Brief:
Could you repeat the records below exactly, leaving out any pictures?

Pictures with short captions:
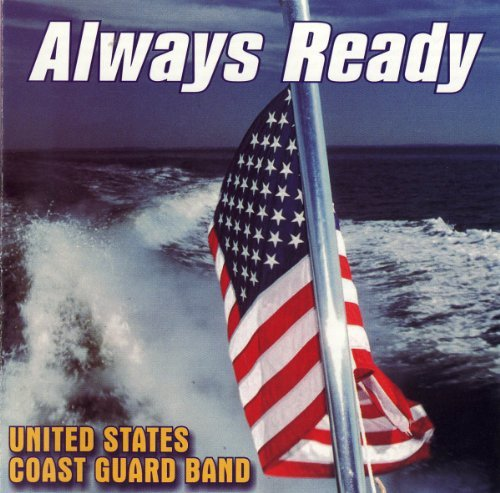 United States Coast Guard Band Always Ready Buckley United States Coast Gu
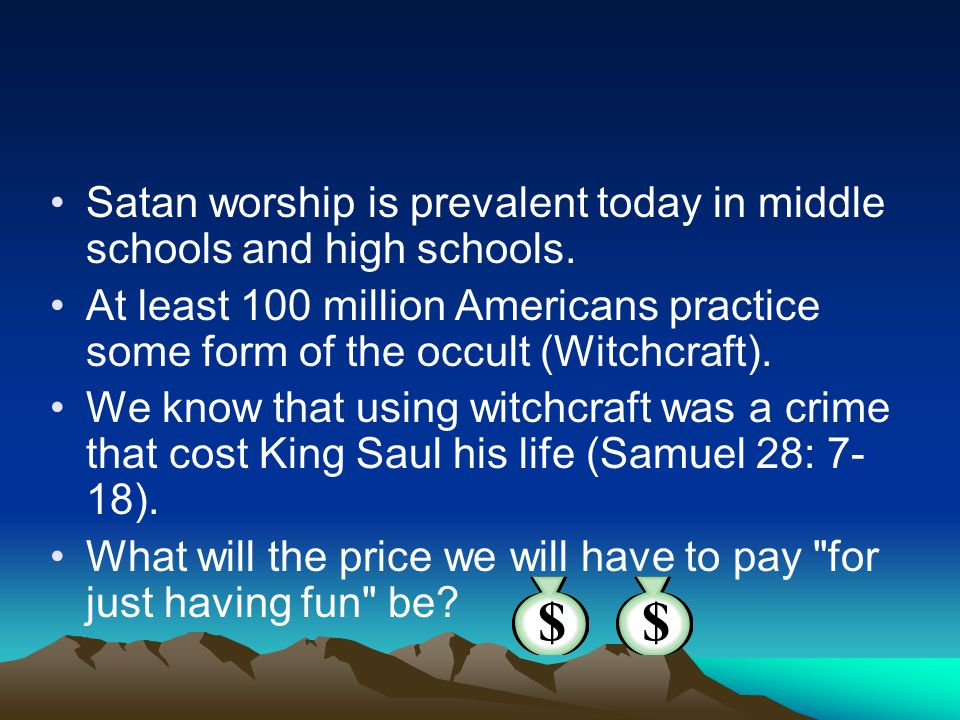 Satan worship is prevalent today in middle schools and high schools.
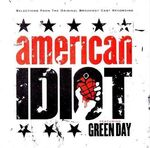American Idiot - Selections from the Original Broadway Cast Recording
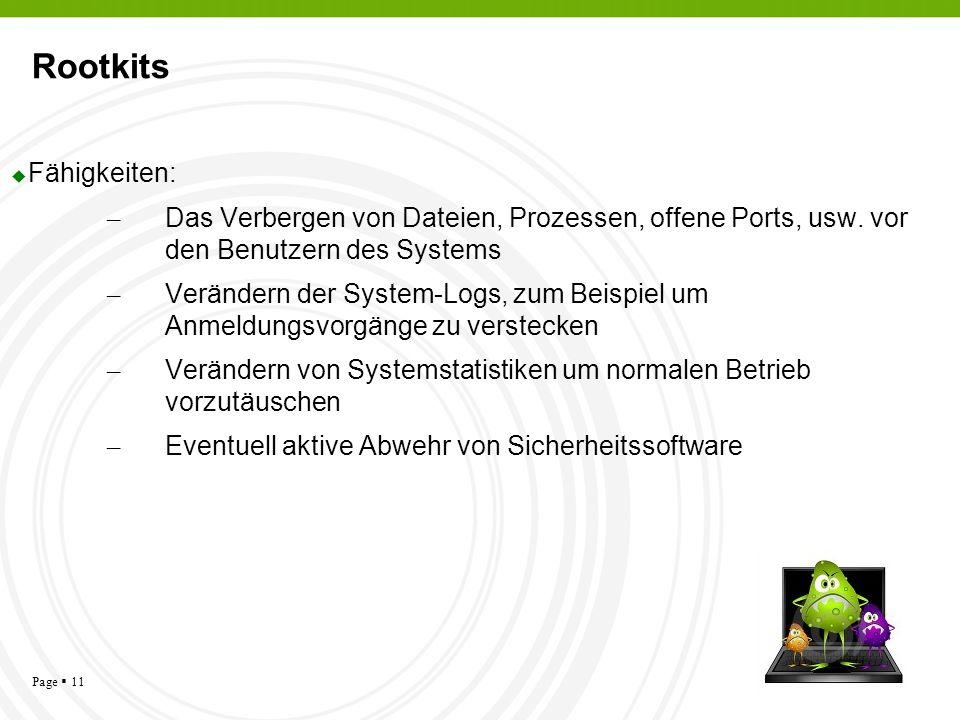 Page 11 Rootkits Fähigkeiten: – Das Verbergen von Dateien, Prozessen, offene Ports, usw. vor den Benutzern des Systems – Verändern der System-Logs, zu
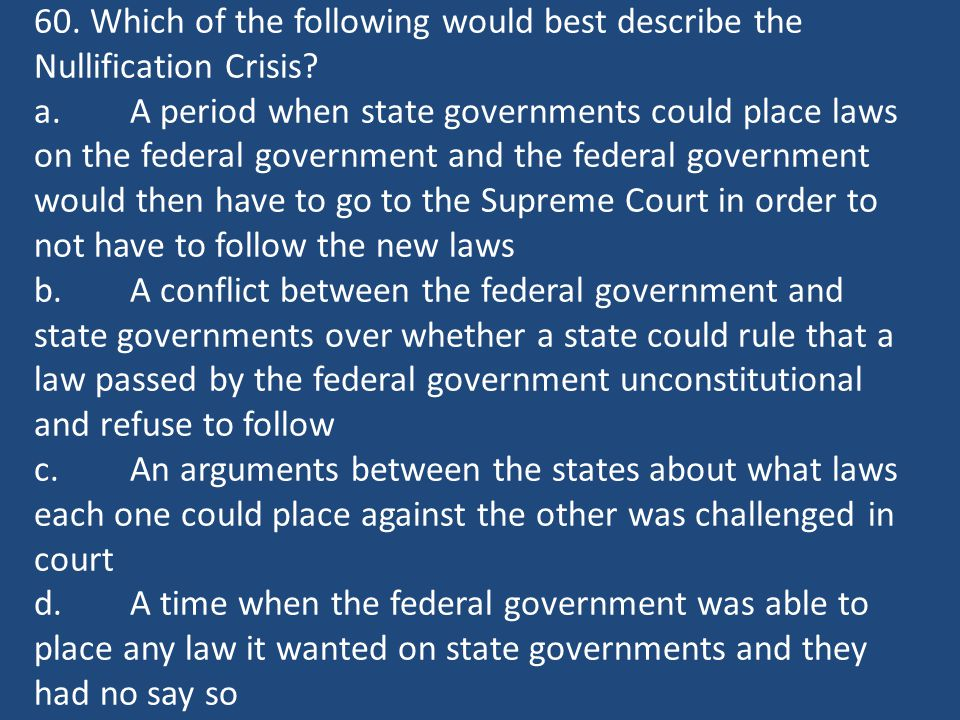 60. Which of the following would best describe the Nullification Crisis? a.A period when state governments could place laws on the federal government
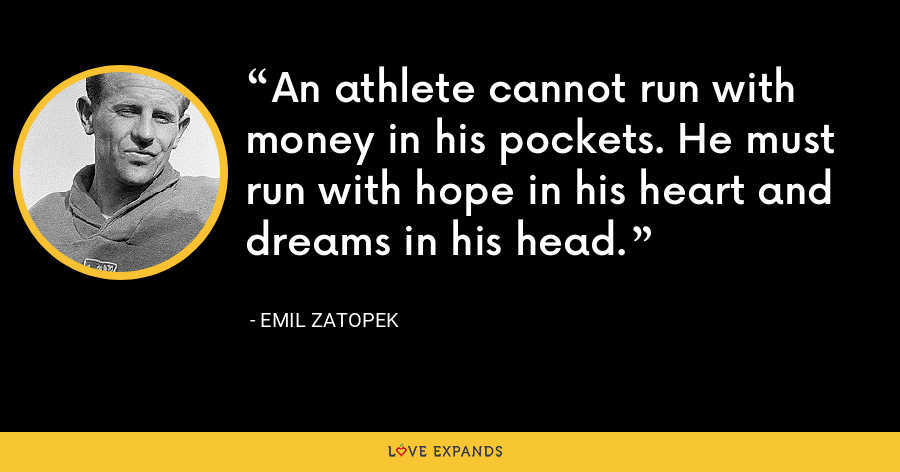 An athlete cannot run with money in his pockets. He must run with hope in his heart and dreams in his head. - Emil Zatopek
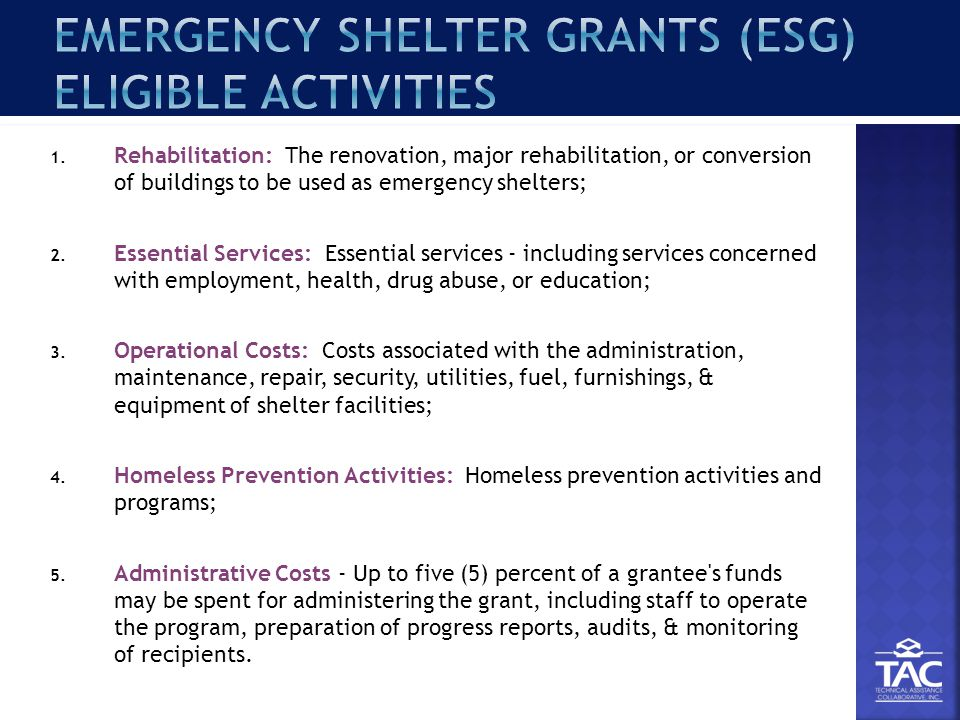 1. Rehabilitation: The renovation, major rehabilitation, or conversion of buildings to be used as emergency shelters; 2. Essential Services: Essential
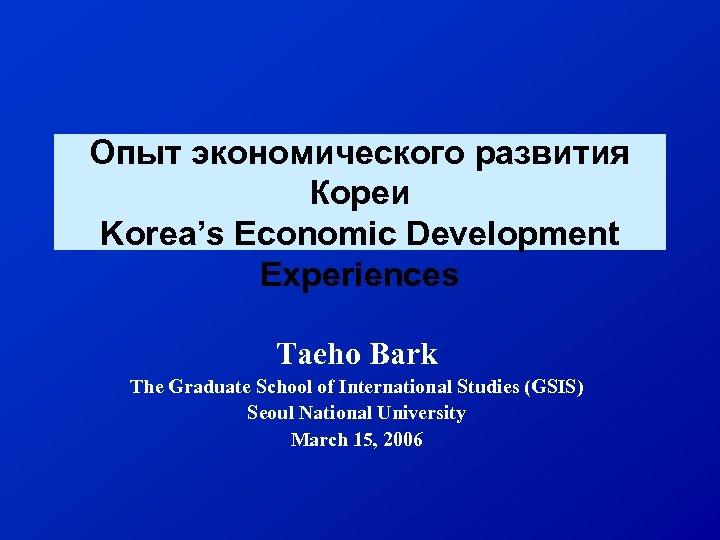 Опыт экономического развития Кореи Korea's Economic Development Experiences Taeho Bark The Graduate School of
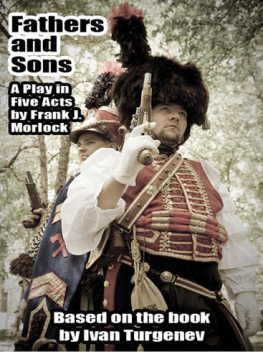 Fathers and Sons, Ivan Turgenev, Frank J.Morlock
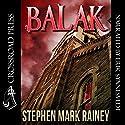 Balak: A Cthulhu Mythos Tale Audiobook by Stephen Mark Rainey Narrated by Erik Synnesvedt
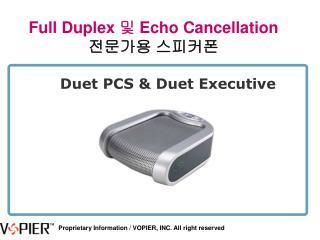 Duet PCS & Duet Executive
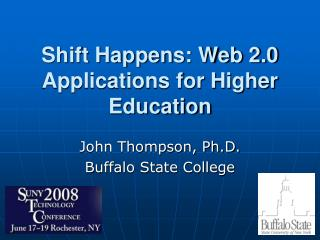 Shift Happens: Web 2.0 Applications for Higher Education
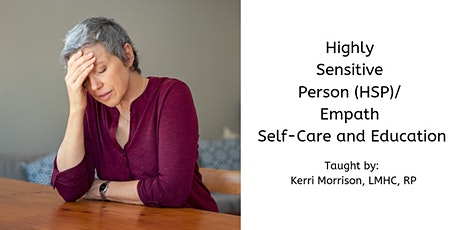 Highly Sensitive Person (HSP)/ Empath Self-Care and Education tickets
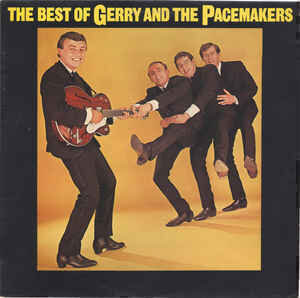 Gerry And The Pacemakers* - The Best Of Gerry And The Pacemakers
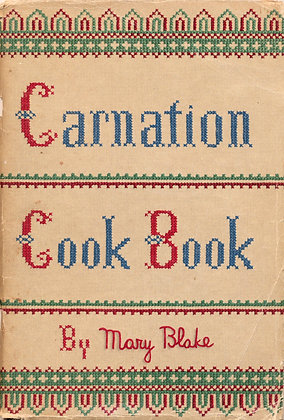 Carnation Cook Book Mary Blake 1935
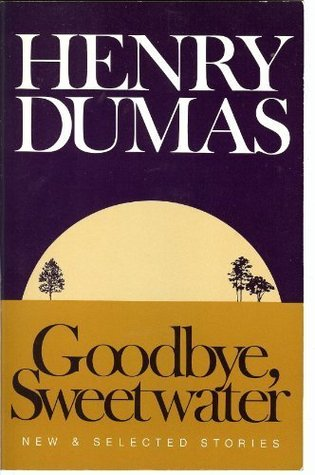 Goodbye, Sweetwater by Henry Dumas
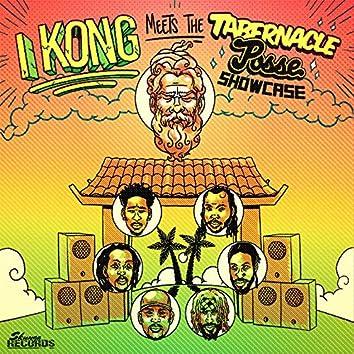 I Kong Meets the Tabernacle Posse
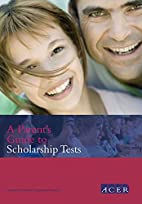 A Parent's Guide to Scholarship Tests…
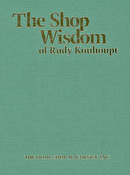 The Shop Wisdom of Rudy Kouhoupt Volume 1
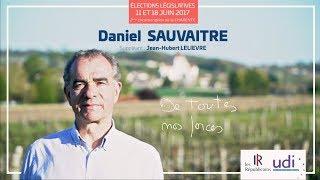Clip élections législatives 2017 - Daniel Sauvaitre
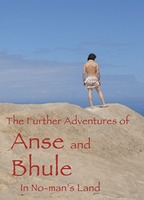 THE FURTHER ADVENTURES OF ANSE AND BHULE IN NO-MAN'S LAND NUDE SCENES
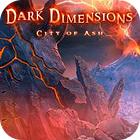 Žaidimas Dark Dimensions: City of Ash Collector's Edition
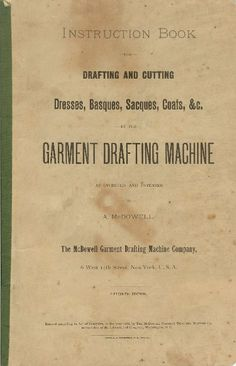antique garment pattern machines | Instruction book for drafting and cutting dresses, basques, sacques ...
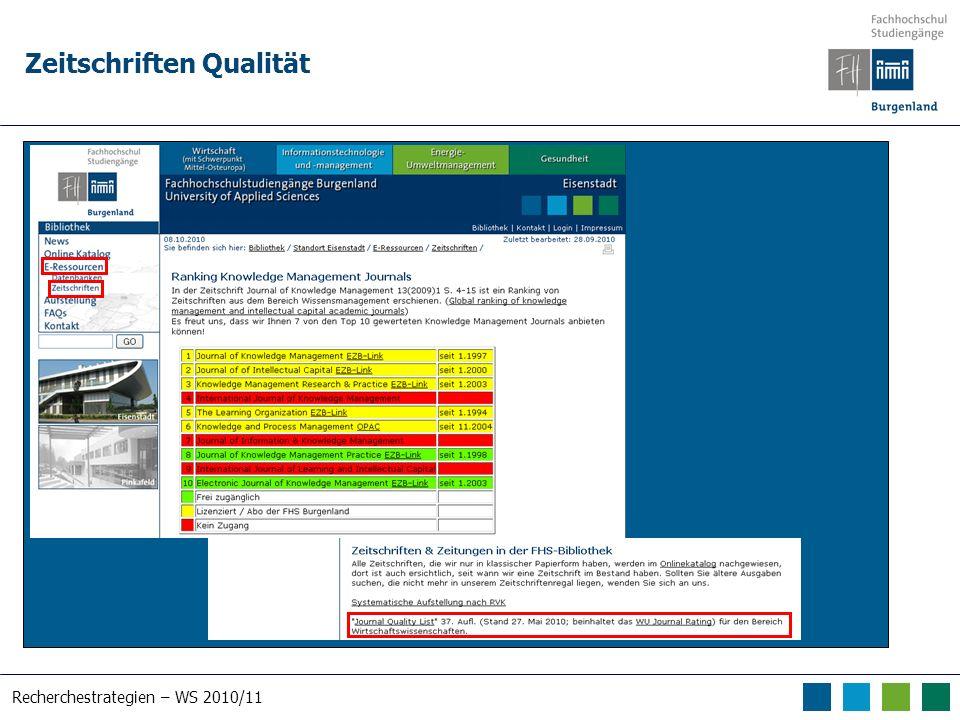 Recherchestrategien – WS 2010/11 Zeitschriften Qualität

Response:
 United States Coast Guard Band Always Ready Buckley United States Coast Gu
 Satan worship is prevalent today in middle schools and high schools.
American Idiot - Selections from the Original Broadway Cast Recording
 Page 11 Rootkits Fähigkeiten: – Das Verbergen von Dateien, Prozessen, offene Ports, usw. vor den Benutzern des Systems – Verändern der System-Logs, zu
 60. Which of the following would best describe the Nullification Crisis? a.A period when state governments could place laws on the federal government
 An athlete cannot run with money in his pockets. He must run with hope in his heart and dreams in his head. - Emil Zatopek
 1. Rehabilitation: The renovation, major rehabilitation, or conversion of buildings to be used as emergency shelters; 2. Essential Services: Essential
 Опыт экономического развития Кореи Korea's Economic Development Experiences Taeho Bark The Graduate School of
 Fathers and Sons, Ivan Turgenev, Frank J.Morlock
 Balak: A Cthulhu Mythos Tale Audiobook by Stephen Mark Rainey Narrated by Erik Synnesvedt
 Duet PCS & Duet Executive
 Shift Happens: Web 2.0 Applications for Higher Education
 Highly Sensitive Person (HSP)/ Empath Self-Care and Education tickets
 Gerry And The Pacemakers* - The Best Of Gerry And The Pacemakers
 Carnation Cook Book Mary Blake 1935
 Goodbye, Sweetwater by Henry Dumas
 I Kong Meets the Tabernacle Posse
 A Parent's Guide to Scholarship Tests…
 The Shop Wisdom of Rudy Kouhoupt Volume 1
Clip élections législatives 2017 - Daniel Sauvaitre
 THE FURTHER ADVENTURES OF ANSE AND BHULE IN NO-MAN'S LAND NUDE SCENES
 Žaidimas Dark Dimensions: City of Ash Collector's Edition
antique garment pattern machines | Instruction book for drafting and cutting dresses, basques, sacques ...
 Recherchestrategien – WS 2010/11 Zeitschriften Qualität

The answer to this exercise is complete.